Yes, back home, there is laughter for pain and awkwardness–but that is only because dearness is in it too. The absurdity and belovedness, individual quirks and stupidities. You grimace and the infant squeals with laughter. A grimacing cartoon goblin is not funny, because it isn’t belovedly stupid the way your siblings are. Pain, love, absurdity intermixed–that is funny, but it is because of the belovedness (a prime example of that is the film Fiddler on the Roof.). People who laugh at themselves, know their own belovedness. That is why they can laugh.
Then there is Freshman College Humor upgraded…the more sophisticated kind as one moves into one’s twenties.
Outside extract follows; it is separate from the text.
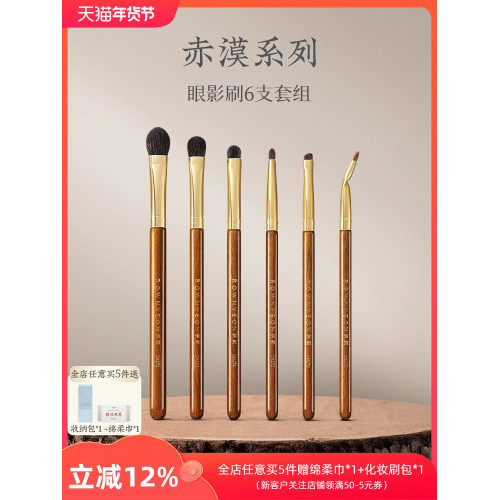 朗顔化妝刷赤漠CM172眼影套裝松鼠羊毛鋪色暈染提亮細節眼線臥蠶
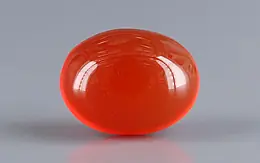 Yemeni Aqeeq - 3.72 Carat QCA-16487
Vaguely putting other groups of people down. A jocular sneer. O, we are so sophisticated, O, they are so ridiculous. It is about sophisticated superiority. Now we don’t laugh, we kind of chuckle and glance down, our bemused faces at the ‘ridiculousness’ of others…… the monotonous dullness of it all!!
Ethnic jokes were funny in an age when men were proud of their blood. We are too sophisticated for that now. So it’s ‘offensive’. People don’t love themselves enough anymore. So they forget what laughter is. Mockery is hillarious when you love the thing you are poking at. It’s just cold sneering when you don’t love. But if you don’t know, you have no idea.
and the television comedians must have something to laugh about, but belovedness fades away, and so all that is left is awkwardness and shock value and sneering….
And so the stereotype…that odd idea that all those puritan children of yore and denim-skirted or head-covered girls of faith must be dull, humorless people….because they don’t laugh in the public sphere. There’s another place, far away from Media, in the kitchen with the dishrag, we laugh till the tears come into our eyes. God is laughing, and the children grin.